There is evidence to suggest SET is required for both neuronal development and survival. Kim et al. demonstrated that the knockdown of SET/TAF-Iβ by si-RNA induces neuronal cell differentiation, thus implicating SET/TAF-Iβ as a negative regulator of neuronal differentiation [18]. SET protein also appears to be involved in neuronal survival through the neuronal apoptotic pathway which is up-regulated in Alzheimer’s disease [19].

The protein SET has been identified as an important binding partner of Microcephalin (MCPH1) [20]. MCPH1 and SET interact and participate in the regulation of chromosome condensation. Classically, in MCPH1 related microcephaly, premature chromosome condensation (PCC) is seen. Leung demonstrated that in knockdown of SET in mouse and human cell lines, the same PCC phenotype resulted, confirming that SET acts with MCPH1 in the regulation of chromosome condensation [20].

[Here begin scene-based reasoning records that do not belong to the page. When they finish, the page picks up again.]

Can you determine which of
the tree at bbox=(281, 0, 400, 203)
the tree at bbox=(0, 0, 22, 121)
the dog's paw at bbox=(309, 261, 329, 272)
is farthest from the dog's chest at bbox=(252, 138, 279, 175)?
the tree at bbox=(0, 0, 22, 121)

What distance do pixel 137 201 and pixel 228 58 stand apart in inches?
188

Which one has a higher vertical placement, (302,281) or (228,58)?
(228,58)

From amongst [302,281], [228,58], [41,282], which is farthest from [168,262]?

Hamden et al. suggested phenotypic similarities between cases with MCPH1 variants and the individual they describe with a de novo SET indel [3]. Interestingly, while the patient reported by Hamdan et al. did have congenital microcephaly, microcephaly was not present in our patients, who all had head size within the normal range, suggesting phenotypic heterogeneity. We have not looked for evidence of PCC in our patients.

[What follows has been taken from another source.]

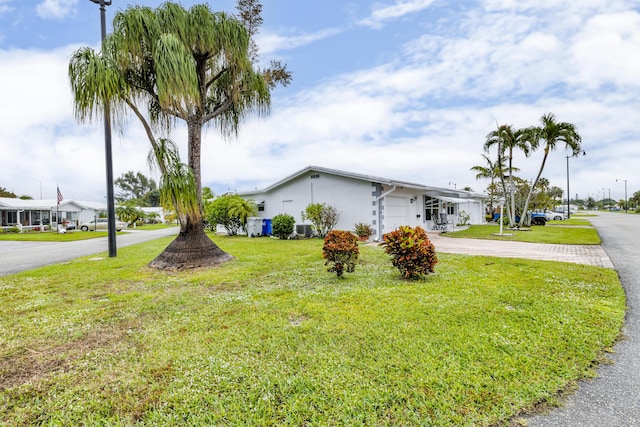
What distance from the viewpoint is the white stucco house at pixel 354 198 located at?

Looking at the interactions of the SET protein, we can further appreciate how SET-related neurodevelopmental disorder may have similarities with previously described syndromes. Isoform 2 of SET protein is a component of the SET complex, composed of at least ANP32A, APEX1, HMGB2, NME1, SET and TREX1, but not NME2 or TREX2. Within this complex, SET protein directly interacts with ANP32A, NME1, HMGB2 and TREX1. SET protein also interacts with APBB1, CHTOP, SETBP1, SGO1 [4]. Of these genes, so far SETBP1 and TREX1 are the only 2 which have been linked to ID. De novo variants in SETBP1 were first identified in 12 patients with Schinzel-Giedion syndrome [21]. The variants were clustered to a highly conserved 11-bp exonic region, suggesting a gain-of-function or dominant negative effect. Haploinsufficiency or LOF variants in SETBP1 result in a different phenotype characterised by a less severe degree of learning disability without the typical dysmorphic features of Schinzel-Giedion [22]. There are overlapping phenotypic features between LOF SETBP1 variants and the patients with SET frameshift variants, but the absence of distinctive features in either group makes it difficult to draw any conclusions other than that LOF variants in both genes lead to ID. TREX1 variants have been seen in association with Aicardi-Goutieres syndrome, which presents with a profound ID, microcephaly and a period of encephalopathy and then regression of development. ANP32A is known to play an important role in brain development [23, 24]. Although there are as yet no reports of variants in ANP32A associated with ID there is a single research variant in the DECIPHER database in a patient with ID [14].

In summary, our case series describes phenotypic similarities between cases of de novo heterozygous frameshift SET variants. There is evidence to support the assumption that LOF variants in SET can cause ID. SET related neurodevelopmental disorder adds to the already extensive list of disorders associated with defects in chromatin remodelling. The genes involved in the SET complex and those interacting with SET should be a focus of further study as a potential cause of ID. Further cases are required for delineation, but this is unlikely to be a well-defined easily recognisable phenotype and strengthens the case for routine whole exome or genome sequencing in this patient group.